◆ **WORK TO DO**
Copy out every line of the items below that contains the string "wall". Matching is case-sensitive.

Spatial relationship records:
— Begin —

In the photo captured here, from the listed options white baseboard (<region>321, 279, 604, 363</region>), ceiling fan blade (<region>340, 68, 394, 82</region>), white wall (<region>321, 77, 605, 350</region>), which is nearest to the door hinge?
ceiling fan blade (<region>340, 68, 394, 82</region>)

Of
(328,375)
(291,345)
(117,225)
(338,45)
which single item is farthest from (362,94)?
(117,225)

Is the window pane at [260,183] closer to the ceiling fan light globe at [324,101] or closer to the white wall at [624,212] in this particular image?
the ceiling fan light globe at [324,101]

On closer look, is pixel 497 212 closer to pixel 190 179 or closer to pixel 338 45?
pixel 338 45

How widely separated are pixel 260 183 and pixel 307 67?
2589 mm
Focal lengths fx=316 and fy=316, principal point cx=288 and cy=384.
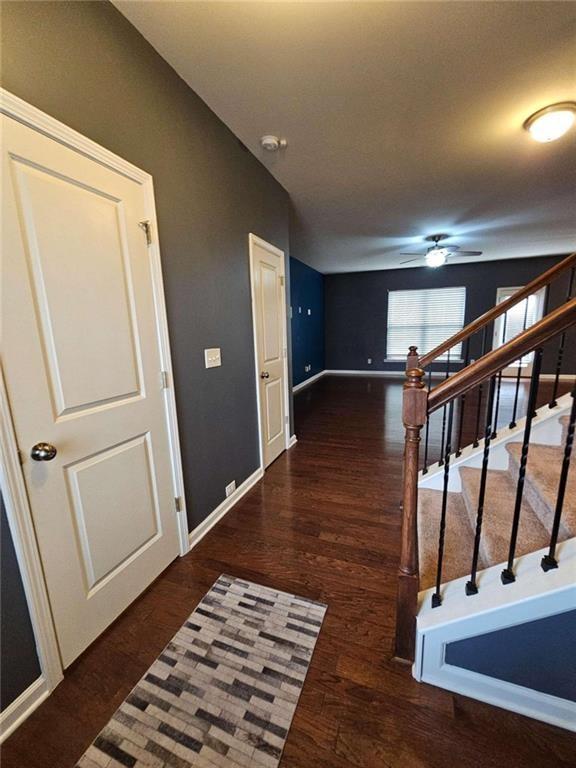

— End —

◆ **COMPLETED EXERCISE**
In the photo captured here, from the listed options white baseboard (<region>321, 279, 604, 363</region>), ceiling fan blade (<region>340, 68, 394, 82</region>), white wall (<region>321, 77, 605, 350</region>), which is nearest to the door hinge?
Is the window pane at [260,183] closer to the ceiling fan light globe at [324,101] or closer to the white wall at [624,212] in this particular image?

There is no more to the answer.